Abstract:

Neurocutaneous melanosis (NCM) is a rare neurological disorder involving accumulation of melanin within the central nervous system. Melanocytic tumors and leptomeningeal involvement are known causes of morbidity and mortality from NCM. We report a rare case of a 2-year old girl with NCM who presented with neuroregression, seizures, and persistent hydrocephalus secondary to malignant transformation. This patient was diagnosed with congenital melanocytic naevi at birth with extensive lesions along her face, scalp, bilateral upper and lower limbs, as well as giant melanocytic nevus extending from her abdomen to perineum and lower limbs. At 2 years of age, she presented with progressive neuroregression over 1 month: she became unable to sit up, walk, or speak. On the day of admission, she developed vomiting, lethargy, with an episode of afebrile status epilepticus. After initial stabilization, magnetic resonance imaging (MRI) brain showed significant communicating hydrocephalus. Further scans revealed multiple areas of cord compression with leptomeningeal enhancement along the cord at the levels of T1 and T6-7. Cerebrospinal fluid (CSF) cytology was suggestive of melanoma involvement. Biopsy taken from the soft tissue at T7 level uncovered a biphenotypic neoplasm comprising of melanoma and undifferentiated neuroblastoma, with pathogenic NRAS p.Gln61Arg mutation seen in melanoma.

The patient was further evaluated with a computed tomography (CT) scan of her chest, abdomen, and pelvis showing extensive metastases involving bilateral pulmonary nodules and retroperitoneal soft tissue infiltration. Her disease then progressed rapidly over the course of a few weeks with worsening hydrocephalus despite regular CSF tapping from her Rickham’s reservoir as well as a new development of cerebral venous sinus thrombosis. Repeat MRI spine showed worsening of nodular leptomeningeal enhancement of the entire cervical spine with complete effacement of the CSF in the cervical spinal canal and compression of almost the entire cord. A ventriculoperitoneal shunt was subsequently inserted and she was started on targeted therapy with Trametinib and Azacitidine. She is planned for reassessment scans after 2 weeks of treatment.

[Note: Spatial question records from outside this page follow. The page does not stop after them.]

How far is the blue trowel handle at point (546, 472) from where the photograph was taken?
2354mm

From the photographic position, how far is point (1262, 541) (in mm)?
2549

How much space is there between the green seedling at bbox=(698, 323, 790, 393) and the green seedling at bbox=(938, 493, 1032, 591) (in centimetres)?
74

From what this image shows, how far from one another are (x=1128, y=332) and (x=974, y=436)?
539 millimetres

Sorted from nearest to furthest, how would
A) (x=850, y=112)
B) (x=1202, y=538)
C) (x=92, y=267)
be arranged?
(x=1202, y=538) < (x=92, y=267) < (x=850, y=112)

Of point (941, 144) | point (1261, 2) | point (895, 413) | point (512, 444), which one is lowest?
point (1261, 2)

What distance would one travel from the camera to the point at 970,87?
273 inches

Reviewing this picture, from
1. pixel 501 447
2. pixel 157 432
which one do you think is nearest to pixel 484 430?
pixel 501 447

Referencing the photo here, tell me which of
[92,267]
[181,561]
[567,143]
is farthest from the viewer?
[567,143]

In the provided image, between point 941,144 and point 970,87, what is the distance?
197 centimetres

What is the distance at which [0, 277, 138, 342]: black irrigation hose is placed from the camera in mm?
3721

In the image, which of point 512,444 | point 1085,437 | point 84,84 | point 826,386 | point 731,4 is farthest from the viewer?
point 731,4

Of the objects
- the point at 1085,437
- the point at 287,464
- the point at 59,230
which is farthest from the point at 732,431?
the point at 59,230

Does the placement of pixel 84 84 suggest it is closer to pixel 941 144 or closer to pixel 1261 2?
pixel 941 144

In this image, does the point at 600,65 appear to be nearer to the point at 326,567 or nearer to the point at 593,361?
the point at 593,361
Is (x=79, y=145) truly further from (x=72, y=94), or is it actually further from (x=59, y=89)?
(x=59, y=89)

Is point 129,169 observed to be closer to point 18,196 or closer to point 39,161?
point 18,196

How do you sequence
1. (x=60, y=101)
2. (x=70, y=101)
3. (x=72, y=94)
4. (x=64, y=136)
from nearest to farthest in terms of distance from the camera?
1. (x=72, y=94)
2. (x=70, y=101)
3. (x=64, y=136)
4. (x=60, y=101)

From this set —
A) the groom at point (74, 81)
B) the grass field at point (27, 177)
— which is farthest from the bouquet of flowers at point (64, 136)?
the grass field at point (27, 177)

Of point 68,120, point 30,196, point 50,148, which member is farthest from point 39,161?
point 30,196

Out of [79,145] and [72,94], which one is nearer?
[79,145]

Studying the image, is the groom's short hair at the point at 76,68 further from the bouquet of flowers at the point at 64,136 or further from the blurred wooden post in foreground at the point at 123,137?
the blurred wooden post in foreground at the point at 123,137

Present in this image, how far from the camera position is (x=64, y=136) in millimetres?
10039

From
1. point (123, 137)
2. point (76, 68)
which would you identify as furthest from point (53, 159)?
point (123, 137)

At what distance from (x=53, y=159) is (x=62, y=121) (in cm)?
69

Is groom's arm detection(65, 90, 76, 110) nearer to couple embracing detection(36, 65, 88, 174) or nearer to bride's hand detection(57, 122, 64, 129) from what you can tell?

We presented a rare case of symptomatic NCM with subsequent malignant transformation and spinal metastasis with resultant neurological decline. To our knowledge, this is the only case in paediatric and adult literature with a biphenotypic neoplasm comprising melanoma and undifferentiated neuroblastoma. Neuroblastomas being a paediatric cancer originating from neural crest cells, has a distinct phenotype from melanocytic proliferations. The co-existence of both cancers has not been captured in literature likely due to their extreme rarity. Neurological symptoms largely depend on the site of the lesion, which include seizures, headaches, cranial neuropathies, hydrocephalus, cord compression, and developmental regression. Careful clinical and histopathological evaluations are necessary to distinguish between NCM versus malignancy. Although mortality due to severe raised intracranial pressure from NCM is possible, malignant transformation confers a worse prognosis with demise within 3 years of symptom onset. Multimodal therapy including surgical resection, irradiation, targeted therapy or immunotherapy have been utilised, most with little success. Further studies of patients with NCM and its malignant transformations would be useful to characterize this unique cohort.